Lily Gladstone Shares Insights on the Film ‘Killers of the Flower Moon’

In college, Lily Gladstone studied the history of Native American actors in Hollywood. Now, she’s making it.The 37-year-old actress has been checking off all sorts of awards-season firsts thanks to “Killers of the Flower Moon,” the Martin Scorsese-directed period drama in which she plays Mollie Burkhart, an Osage woman whose relatives are systematically murdered by her husband (Leonardo DiCaprio) and his uncle (Robert De Niro) in a bid to seize her family’s oil-rich Oklahoma land. If Mollie is the movie’s conscience, Gladstone is its center of gravity: Even when she shares scenes with A-listers like DiCaprio and De Niro, the film bends to her.

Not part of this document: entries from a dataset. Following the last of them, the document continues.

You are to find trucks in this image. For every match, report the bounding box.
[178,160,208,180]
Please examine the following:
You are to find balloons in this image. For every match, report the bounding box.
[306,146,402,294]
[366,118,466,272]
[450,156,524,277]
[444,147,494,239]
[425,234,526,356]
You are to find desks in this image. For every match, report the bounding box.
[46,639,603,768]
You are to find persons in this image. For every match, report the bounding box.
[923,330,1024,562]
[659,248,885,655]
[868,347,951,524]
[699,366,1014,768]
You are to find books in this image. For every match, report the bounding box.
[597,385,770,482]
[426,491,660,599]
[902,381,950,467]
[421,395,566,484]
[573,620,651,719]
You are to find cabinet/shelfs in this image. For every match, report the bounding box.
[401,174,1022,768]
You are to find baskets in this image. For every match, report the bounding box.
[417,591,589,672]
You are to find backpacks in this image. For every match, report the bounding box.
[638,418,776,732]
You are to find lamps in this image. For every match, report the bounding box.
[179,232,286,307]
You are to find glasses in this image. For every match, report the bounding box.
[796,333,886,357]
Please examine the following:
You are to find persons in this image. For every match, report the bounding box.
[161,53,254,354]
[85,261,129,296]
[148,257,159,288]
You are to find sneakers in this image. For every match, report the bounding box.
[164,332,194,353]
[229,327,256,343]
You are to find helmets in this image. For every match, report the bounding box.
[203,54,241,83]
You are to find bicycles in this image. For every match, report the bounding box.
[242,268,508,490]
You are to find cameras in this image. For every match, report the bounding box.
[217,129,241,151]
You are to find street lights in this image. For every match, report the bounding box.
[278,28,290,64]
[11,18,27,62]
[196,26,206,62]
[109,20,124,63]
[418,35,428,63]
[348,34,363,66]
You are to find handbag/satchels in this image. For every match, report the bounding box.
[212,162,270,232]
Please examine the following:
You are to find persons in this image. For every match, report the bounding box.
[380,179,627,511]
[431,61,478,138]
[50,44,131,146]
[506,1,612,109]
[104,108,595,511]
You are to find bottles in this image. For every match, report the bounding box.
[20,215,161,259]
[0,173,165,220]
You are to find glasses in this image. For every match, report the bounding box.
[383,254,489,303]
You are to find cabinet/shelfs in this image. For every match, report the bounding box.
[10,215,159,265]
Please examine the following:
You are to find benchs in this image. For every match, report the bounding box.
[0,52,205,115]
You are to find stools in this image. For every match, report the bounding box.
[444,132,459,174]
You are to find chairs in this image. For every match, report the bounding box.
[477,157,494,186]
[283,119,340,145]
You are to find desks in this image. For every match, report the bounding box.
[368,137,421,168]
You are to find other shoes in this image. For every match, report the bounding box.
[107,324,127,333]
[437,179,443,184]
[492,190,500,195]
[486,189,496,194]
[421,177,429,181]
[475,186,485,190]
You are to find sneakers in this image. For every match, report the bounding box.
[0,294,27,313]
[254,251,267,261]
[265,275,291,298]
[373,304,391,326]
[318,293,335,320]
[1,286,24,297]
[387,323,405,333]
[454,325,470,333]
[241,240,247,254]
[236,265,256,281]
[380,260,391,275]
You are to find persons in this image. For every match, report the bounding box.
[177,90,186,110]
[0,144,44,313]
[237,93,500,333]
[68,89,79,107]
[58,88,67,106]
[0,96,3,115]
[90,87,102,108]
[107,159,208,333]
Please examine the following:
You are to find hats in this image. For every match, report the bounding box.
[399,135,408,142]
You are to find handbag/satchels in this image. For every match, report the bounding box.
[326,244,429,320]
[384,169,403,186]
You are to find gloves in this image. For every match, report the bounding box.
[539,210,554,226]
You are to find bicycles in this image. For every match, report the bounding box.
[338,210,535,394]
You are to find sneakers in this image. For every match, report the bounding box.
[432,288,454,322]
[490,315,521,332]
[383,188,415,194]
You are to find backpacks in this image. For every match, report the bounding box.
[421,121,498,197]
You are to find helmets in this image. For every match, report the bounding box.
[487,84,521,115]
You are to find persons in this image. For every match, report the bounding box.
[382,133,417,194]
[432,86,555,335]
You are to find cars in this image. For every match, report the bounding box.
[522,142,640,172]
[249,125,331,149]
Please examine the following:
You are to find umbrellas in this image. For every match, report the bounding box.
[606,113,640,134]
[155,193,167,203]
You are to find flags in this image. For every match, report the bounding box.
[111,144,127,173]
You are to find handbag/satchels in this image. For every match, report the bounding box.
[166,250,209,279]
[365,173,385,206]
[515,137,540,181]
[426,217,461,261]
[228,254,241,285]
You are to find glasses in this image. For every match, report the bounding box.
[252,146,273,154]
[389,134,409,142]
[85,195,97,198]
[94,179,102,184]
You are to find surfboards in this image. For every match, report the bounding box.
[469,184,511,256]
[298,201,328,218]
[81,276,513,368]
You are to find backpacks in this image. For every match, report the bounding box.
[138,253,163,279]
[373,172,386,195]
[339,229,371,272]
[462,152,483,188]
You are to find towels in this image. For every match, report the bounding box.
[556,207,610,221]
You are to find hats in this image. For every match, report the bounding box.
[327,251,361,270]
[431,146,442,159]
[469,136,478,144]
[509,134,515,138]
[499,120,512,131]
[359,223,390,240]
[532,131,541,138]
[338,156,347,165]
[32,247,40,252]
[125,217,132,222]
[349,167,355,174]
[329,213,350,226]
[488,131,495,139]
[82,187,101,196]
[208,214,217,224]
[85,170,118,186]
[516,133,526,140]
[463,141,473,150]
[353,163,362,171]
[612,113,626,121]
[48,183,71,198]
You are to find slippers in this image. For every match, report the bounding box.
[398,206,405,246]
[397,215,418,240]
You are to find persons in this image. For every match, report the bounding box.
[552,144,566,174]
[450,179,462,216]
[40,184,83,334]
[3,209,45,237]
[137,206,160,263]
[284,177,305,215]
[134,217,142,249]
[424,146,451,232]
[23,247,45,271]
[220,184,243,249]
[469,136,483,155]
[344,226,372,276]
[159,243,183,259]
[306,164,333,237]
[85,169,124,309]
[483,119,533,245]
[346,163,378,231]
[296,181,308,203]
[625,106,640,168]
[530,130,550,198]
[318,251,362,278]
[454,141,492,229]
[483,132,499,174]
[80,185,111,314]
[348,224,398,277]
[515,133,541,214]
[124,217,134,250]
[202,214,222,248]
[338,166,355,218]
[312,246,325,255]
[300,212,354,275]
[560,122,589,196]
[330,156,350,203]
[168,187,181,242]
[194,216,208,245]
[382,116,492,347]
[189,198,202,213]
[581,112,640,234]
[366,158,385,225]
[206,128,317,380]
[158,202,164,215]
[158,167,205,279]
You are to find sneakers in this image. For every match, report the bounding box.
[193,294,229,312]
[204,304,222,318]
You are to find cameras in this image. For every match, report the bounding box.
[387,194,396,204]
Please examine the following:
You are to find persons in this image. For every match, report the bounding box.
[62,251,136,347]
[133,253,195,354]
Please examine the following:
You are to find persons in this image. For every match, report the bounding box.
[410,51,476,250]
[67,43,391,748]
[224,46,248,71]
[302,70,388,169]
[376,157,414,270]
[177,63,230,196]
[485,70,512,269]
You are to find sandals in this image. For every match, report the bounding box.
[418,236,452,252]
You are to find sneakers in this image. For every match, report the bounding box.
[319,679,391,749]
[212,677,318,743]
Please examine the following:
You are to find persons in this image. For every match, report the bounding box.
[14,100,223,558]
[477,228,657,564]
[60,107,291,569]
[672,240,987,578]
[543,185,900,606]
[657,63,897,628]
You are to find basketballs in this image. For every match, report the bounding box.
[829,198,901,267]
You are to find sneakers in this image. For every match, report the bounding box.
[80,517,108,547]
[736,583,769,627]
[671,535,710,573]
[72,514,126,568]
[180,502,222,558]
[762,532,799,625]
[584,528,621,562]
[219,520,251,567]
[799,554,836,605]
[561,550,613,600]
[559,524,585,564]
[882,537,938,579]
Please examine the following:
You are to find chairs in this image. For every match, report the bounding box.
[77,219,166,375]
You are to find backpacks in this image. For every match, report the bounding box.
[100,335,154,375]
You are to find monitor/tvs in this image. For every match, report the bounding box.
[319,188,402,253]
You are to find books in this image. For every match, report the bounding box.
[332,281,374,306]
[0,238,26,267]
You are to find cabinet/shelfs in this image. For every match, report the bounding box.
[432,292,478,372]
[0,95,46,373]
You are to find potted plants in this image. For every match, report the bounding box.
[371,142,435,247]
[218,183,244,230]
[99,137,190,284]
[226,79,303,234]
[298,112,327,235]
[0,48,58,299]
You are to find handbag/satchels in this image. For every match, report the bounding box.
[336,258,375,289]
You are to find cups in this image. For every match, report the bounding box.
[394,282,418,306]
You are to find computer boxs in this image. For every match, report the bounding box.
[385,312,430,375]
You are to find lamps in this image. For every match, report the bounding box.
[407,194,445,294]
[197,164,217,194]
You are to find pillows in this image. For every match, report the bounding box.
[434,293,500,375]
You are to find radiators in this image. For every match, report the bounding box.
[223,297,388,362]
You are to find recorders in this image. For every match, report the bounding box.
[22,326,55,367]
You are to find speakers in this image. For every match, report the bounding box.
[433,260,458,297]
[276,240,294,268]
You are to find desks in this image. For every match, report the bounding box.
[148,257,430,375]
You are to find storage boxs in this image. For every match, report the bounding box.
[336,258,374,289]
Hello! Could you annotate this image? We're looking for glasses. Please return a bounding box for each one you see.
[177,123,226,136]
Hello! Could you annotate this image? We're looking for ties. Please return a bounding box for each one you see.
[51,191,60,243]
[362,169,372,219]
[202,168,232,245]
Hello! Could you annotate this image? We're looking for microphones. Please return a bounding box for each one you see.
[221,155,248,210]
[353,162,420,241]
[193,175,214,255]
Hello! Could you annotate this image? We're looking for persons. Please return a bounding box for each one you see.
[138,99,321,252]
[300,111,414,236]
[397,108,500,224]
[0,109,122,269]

That portrayal has so far earned Gladstone a best-actress win from the New York Film Critics Circle and nominations from the Golden Globes and Critics Choice Awards, and major nods from the Screen Actors Guild and the Academy Awards are likely to come in the weeks ahead. In the run-up to those ceremonies, Gladstone has been a hotly pursued presence for round tables and events on both coasts, and she’s taken to those opportunities with such command — using her platform to amplify other Native voices and concerns — that you’d never know that she wasn’t used to this, or that for a long time, she was hesitant to engage with Hollywood at all.

“There’s a handful of people who love film that have been aware of my career for a while, but this has been like being shot out of a cannon,” Gladstone said, tracing the far-flung route that has led her to all those awards-show ballrooms. “My dad’s a boilermaker, my mom was a teacher. I was raised on a reservation, went to public school. It’s a very normal, sort of working-class upbringing in one way, and in another way, I’m just a rez girl.”

Onscreen, Gladstone has the profile and indomitable presence of a 1940s film star. In person, when we met last month at a rooftop restaurant in Beverly Hills, Gladstone was more approachable but every bit as striking, with vivid brown eyes that her father once warned her were eminently readable. He said this mostly to dissuade her from telling lies, but he was right: When we feel for Mollie, it’s because of the fear and righteous indignation that Gladstone can convey in just a look.

She also has a wry sense of humor, glimpsed in some of the Scorsese film’s lighter moments, and an ability to punctuate her conversation topics and awards-season speeches with an impressive command of history and facts. “Lily is a big nerd wrapped up in this very giving, curious person,” said the director Erica Tremblay, whose film “Fancy Dance” starred Gladstone. “If you’re at a dinner party with Lily, you’re going to find yourself talking about physics and bumblebees — and when I say she’ll be talking about physics, she’ll be talking about some very specific theory that Lily will know the mechanics of inside and out.”